■ **Text section**
I’m trying to do LESes of flows past a large number (~100) of different bluff bodies using the
ac-navier-stokes solver at around Re=400. My BCs are periodic in the z-direction (the bluff bodies are extruded along the z-direction), slip BCs above and below the object,
ac-in-fv at the inlet with (u, v, w) = (1.0, 0.0, 0.0) and
ac-out-fp at the outlet with p=1.0. My meshes have ~70k elements and I use the 3rd order methods (tried 4th as well but those NaN even quicker)

■ **Excerpted records**
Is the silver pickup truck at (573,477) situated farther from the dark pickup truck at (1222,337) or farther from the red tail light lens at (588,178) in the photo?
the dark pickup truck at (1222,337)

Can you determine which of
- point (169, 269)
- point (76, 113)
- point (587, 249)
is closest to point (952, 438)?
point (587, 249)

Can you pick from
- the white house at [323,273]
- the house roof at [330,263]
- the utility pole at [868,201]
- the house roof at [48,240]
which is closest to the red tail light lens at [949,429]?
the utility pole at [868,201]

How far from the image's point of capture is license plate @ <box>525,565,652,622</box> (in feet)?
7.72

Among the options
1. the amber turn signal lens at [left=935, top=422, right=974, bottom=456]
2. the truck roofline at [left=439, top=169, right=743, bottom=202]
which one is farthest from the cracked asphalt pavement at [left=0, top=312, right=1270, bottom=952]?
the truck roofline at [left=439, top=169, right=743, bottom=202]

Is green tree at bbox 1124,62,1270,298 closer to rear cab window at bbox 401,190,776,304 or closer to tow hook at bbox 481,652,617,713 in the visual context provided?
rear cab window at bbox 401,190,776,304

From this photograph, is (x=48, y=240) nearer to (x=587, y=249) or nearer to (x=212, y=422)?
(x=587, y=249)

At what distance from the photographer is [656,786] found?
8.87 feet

■ **Problems**
(1) Using the post about bluff-body flow simulations, answer these:
(a) At roughly what Reynolds number are the flows run?
(b) What pressure is set at the outlet?
(c) About how many elements do the meshes have?
(2) From the post about bluff-body flow simulations, write out the passage starting at "I’m trying to" and ending at "NaN even quicker)".

■ **List of solutions**
(1)
(a) Around Re=400.
(b) p=1.0.
(c) About 70k.

(2)
I’m trying to do LESes of flows past a large number (~100) of different bluff bodies using the
ac-navier-stokes solver at around Re=400. My BCs are periodic in the z-direction (the bluff bodies are extruded along the z-direction), slip BCs above and below the object,
ac-in-fv at the inlet with (u, v, w) = (1.0, 0.0, 0.0) and
ac-out-fp at the outlet with p=1.0. My meshes have ~70k elements and I use the 3rd order methods (tried 4th as well but those NaN even quicker)